The Center of the World
By Thomas Van Essen
The Other Press, 2013
Four interlocking stories chronicle the fate of a fictional J. M. W. Turner painting called The Center of the World. Charles Grant is a handsome British writer/scholar who gets swept up in the lavish world of Mrs. Spencer and Lord Egremont, one of Turner’s patrons, and meets Turner around the time he painted The Center of the World. Cornelius Rhinebeck, an American industrialist, savors the Turner painting in his upstate New York country home in the 1920s. Gina, an ambitious young woman, who works for a New York-based fine arts consultancy in the late naughts, goes on a search to find the painting. And Henry Leiden, an unassuming middle-aged New Jersey man, has his life turned around by The Center of the World.
I deeply enjoyed this book. It explores the themes of art, sexuality, beauty, marriage and servitude/patronage. It is told in multiple voices and while it took me a little while to settle into, and find myself, in all the stories, once I did, I was completely drawn in.
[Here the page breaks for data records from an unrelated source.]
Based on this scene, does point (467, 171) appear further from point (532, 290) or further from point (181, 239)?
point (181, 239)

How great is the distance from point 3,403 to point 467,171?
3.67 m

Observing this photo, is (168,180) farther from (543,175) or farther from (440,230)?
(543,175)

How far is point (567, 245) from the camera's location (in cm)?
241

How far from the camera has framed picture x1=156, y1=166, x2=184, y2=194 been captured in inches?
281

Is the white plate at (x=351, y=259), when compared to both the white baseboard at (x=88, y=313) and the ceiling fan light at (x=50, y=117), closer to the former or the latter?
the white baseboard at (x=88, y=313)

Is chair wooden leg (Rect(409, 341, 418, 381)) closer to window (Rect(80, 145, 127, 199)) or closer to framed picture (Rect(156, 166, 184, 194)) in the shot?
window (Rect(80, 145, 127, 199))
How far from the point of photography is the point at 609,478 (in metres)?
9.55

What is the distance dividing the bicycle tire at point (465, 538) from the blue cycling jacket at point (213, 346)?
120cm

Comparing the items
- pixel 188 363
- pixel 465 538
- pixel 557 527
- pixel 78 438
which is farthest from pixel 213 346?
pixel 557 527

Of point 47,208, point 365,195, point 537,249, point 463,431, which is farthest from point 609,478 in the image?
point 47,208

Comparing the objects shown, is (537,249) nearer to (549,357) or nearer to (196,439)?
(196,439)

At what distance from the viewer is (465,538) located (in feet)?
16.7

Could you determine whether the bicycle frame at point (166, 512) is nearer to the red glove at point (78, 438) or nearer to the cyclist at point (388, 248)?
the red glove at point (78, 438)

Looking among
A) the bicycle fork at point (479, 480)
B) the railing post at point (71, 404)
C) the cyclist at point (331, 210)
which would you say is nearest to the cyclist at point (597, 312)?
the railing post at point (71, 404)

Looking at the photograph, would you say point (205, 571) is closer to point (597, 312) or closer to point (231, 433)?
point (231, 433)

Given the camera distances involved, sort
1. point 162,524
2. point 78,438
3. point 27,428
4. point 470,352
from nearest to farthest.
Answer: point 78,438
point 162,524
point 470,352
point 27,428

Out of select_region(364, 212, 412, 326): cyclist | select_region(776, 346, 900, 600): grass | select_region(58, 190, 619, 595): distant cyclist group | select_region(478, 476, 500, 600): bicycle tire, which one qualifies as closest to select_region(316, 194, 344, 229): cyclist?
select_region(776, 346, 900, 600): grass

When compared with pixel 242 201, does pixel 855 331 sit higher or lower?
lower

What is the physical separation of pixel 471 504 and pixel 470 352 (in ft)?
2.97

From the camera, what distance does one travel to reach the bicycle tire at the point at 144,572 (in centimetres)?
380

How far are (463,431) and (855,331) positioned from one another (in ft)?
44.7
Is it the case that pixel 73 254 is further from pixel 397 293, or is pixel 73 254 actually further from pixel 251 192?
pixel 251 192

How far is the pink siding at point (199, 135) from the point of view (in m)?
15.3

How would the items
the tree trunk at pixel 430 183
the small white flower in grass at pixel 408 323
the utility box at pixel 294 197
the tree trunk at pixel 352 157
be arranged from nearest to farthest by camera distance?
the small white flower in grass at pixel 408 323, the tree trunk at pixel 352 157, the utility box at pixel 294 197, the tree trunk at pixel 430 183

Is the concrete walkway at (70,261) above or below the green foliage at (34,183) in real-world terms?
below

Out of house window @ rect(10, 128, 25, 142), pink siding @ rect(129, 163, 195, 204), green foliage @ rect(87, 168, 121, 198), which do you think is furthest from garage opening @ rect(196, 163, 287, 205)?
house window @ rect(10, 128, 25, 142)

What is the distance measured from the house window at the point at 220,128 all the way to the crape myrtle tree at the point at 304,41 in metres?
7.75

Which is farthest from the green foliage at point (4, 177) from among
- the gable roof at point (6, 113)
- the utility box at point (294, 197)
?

Van Essen also interweaves e-mails, letters, an obituary, a 19th-century memoir and a transcript into the story. I am not a big reader of historical fiction, but I found the 19th century scenes, mainly set in Lord Egremont’s Petworth House, to be vivid and engaging while enjoying how the story was also grounded in the present.
I received an advance copy of this book from the publisher.